La familia de Kees Veelerveen vive en un ático en Kalverstraat, una de las principales arterias peatonales de Ámsterdam, lo que permite suponer que gozan de una situación económica holgada. Su dinero, sin embargo, no les había servido para conservar lo más valioso que tenían.
Cristina no espera ser recibida con una alfombra roja. Cuando habló una hora antes con la madre del niño, su voz sonaba ausente, como si estuviese bajo los efectos de un sedante.
Al aparcar su bicicleta en Kalverstraat, la inspectora observa que un radio de la rueda trasera está torcido. Es el primer problema que le da esa bicicleta, que compró de segunda mano unos meses atrás y que inscribió en el registro municipal de bicicletas, para facilitar su recuperación en caso de un eventual robo. Tiene otras dos bicicletas guardadas en el trastero, pero esa Omafiets de color negro, diseñada para las abuelas holandesas, es más ligera y cuenta con unas protecciones que evitan que la ropa se enganche en las ruedas. La bicicleta debe de tener la misma edad que ella, y se ha preguntado muchas veces por cuántas manos habrá pasado antes de llegar a las suyas.
Después de oír el zumbido del portero automático, empuja la puerta. El ascensor está protegido por una reja de entramado modernista, restaurada recientemente.
El ático de los Veelerveen ocupa la totalidad del quinto piso. Cristina llama al timbre, consciente de que será recibida con apatía, en el mejor de los casos; en el peor, con hostilidad.
Le abre la puerta una mujer que frisa la cuarentena. Lleva una camiseta de tirantes, sin sujetador, y tiene el pelo enmarañado, como si hubiese estado durmiendo, llorando, o ambas cosas. Cristina se odia a sí misma por importunar a esa mujer que desea estar a solas con su dolor, pero la vida de Amin podría depender de esa conversación.
—Soy la inspectora Molen. Hablamos hace una hora por teléfono.
Cristina está a punto de añadir una condolencia, pero le parece más correcto callarse. Sospecha que la madre de Kees Veelerveen no necesita la compasión de una desconocida. La mujer deja la puerta abierta y, sin invitarla a entrar, camina hacia el salón. Se sienta en el sofá, con las piernas flexionadas y un cojín apretado contra el pecho.
Las paredes están cubiertas de estantes llenos de libros. En uno de ellos hay una copia de una estampa de Hokusai con una ola amenazadora —el Yang— y el monte Fuji en el horizonte —el Yin, la fuerza pacificadora del cielo—. Debajo de esa imagen, la madre de Kees Veelerveen parece un náufrago a punto de ser empujado contra las rocas.

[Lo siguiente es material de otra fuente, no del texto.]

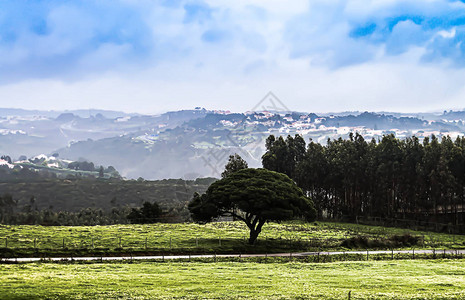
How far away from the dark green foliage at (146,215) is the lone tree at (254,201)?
33964 mm

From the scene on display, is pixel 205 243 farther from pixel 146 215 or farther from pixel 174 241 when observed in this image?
pixel 146 215

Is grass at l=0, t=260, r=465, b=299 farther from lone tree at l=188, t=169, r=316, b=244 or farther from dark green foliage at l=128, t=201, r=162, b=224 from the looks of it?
dark green foliage at l=128, t=201, r=162, b=224

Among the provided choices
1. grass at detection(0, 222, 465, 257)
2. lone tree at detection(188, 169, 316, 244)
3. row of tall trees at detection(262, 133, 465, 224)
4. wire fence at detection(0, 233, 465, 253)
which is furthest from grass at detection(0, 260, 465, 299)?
row of tall trees at detection(262, 133, 465, 224)

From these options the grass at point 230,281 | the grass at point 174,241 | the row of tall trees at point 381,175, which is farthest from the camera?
the row of tall trees at point 381,175

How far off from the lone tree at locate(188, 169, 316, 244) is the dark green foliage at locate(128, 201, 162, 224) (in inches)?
1337

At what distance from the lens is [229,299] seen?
25703 mm

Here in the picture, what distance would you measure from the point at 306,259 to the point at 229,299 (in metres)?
23.5

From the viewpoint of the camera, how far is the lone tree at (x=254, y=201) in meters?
57.5

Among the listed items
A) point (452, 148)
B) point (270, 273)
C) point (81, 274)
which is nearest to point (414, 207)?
point (452, 148)

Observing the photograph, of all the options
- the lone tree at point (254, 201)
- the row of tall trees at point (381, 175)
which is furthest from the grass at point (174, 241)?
the row of tall trees at point (381, 175)

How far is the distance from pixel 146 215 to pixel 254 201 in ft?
145

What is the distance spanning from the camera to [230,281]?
105 ft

—Sé que es un mal momento para importunarla, pero necesito su ayuda para encontrar a un bebé desaparecido. Tenemos motivos para creer que una organización criminal ha secuestrado a ese bebé para vender sus órganos. Necesito saber si alguien se puso en contacto con su marido o con usted, en los últimos días, para ofrecerles un corazón.
—¿Me está acusando de algo?
Cristina suaviza los rasgos de su rostro para evitar cualquier asomo de agresividad.
—Sólo le estoy pidiendo que, si sabe algo, me ayude a salvar la vida de ese bebé.
—¿Y mi hijo? ¿Por qué nadie me ayudó a salvarlo?
La mujer se levanta del sofá, coge una pastilla de encima de la mesa y se la traga sin agua.
—No puedo comprender cómo se siente, señora Veelerveen, pero estoy segura de que la muerte de otro niño no la consolará de su pérdida.
La mujer observa a Cristina con sus ojos enrojecidos. Coge otra pastilla, pero vuelve a dejarla en su lugar.
—Váyase de mi casa, por favor.
La inspectora le tiende una tarjeta de visita, que la mujer deposita, sin mirarla, encima de la mesa. Cuando sale a la calle Cristina se siente triste, pero también aliviada. A veces, no tener hijos es una bendición.